"Is there something you’d like to speak up and add to support the Bard’s arguement?”"
This seems to be requiring the player to be skilled at the negotiation, to know the better ways to support the discussion.
Do you do the same with joint medical checks? Does the player actually have to know a better way to treat "troll blight" than the firstvone used?
It’s a tough question to answer. Both yes and no.
It really comes down to the narrative “weight” placed by the story / the players on the scene. The less important the scene, the more likely its to be resolved with a more abstracted check, while the more important the scene the more detail goes into our descriptions.
So, yes, the negotiation and treating trollblight would be handled the same. I do ask for players engaged in an “important” negotiation scene to — even if not acting in character — to describe their overall intent and approach. What do you want from the NPC? What are you offering to the NPC? And do you have a particular strategy (e.g. drawing on a shared background with NPC, using something the NPC just said to trap them into agreeing, playing a tune to pull on their heartstrings, intimidating them with threat of an approaching monster, etc). In the example I cited, the player said I “Help” without further explanation so I ruled that he could not.
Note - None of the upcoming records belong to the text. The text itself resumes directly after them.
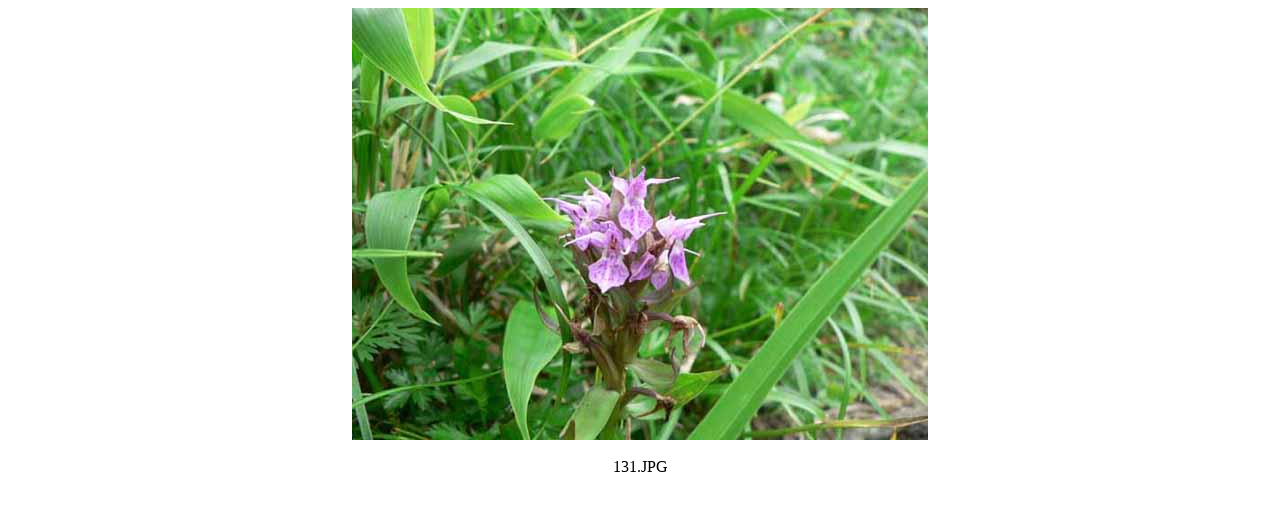

--- FILE ---
content_type: text/html
request_url: http://www.miune.info/hokkaido100/raidenyama/page_thumb18.htm
body_size: 591
content:
<!DOCTYPE HTML PUBLIC "-//W3C//DTD HTML 4.01 Transitional//EN">
<HTML>
<HEAD>
<META http-equiv="Content-Type" content="text/html; charset=Shift_JIS">
<META name="GENERATOR" content="IBM WebSphere Studio Homepage Builder Version 7.0.0.0 for Windows">
<META http-equiv="Content-Style-Type" content="text/css">
<TITLE>画像のページ 4</TITLE>
</HEAD>
<BODY>
<CENTER>
<TABLE cellpadding="0" cellspacing="0">
  <TBODY>
    <TR>
      <TD align="center"><IMG border="0" src="131.JPG" width="576" height="432"><BR>
      <BR>
      131.JPG</TD>
    </TR>
  </TBODY>
</TABLE>
</CENTER>
</BODY>
</HTML>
With the treating trollblight...assuming it carries heavy narrative weight...maybe there’s steps involved — identifying that its trollblight, finding patient zero / infected troll, acquiring sample, researching an antidote, brewing antidote, and applying it to the victim. So I’d possibly — depending on specifics, this is all theoretical — expect a PC wanting to Help another with treating trollblight to declare where in that process they are helping, and generally how they’re assisting (soothing patients while samples are collected? managing the distillation & titration process? wrestling an infected troll?).
And no, they’re a bit different by necessity because D&D involves actual dialogue as one of the ways players have fun. Interaction, along with combat & exploration, are pillars of the game. Always have been. No special knowledge is required to do a bit of roleplaying or state your character’s intent & approach. Very possibly I wouldn’t require a roll at all if the player’s position in negotiation was strong enough. In that case there’s no a Persuasion skill, it’s just roleplaying. DM decides whether check is necessary, as per 5e rules. Whereas getting into descriptions of specific skill uses — horseback riding, or wilderness survival, or medieval / Renaissance-era medicine — is not at the heart of the game, it’s not one of the 3 pillars. Certainly, it can add a lot of flavor, and a savvy player might coax a DM into granting advantage for a vivid description, but there’s no expectation built into the game that players are going to, for example, know how to treat a wound, build a shelter, or take a wild horse.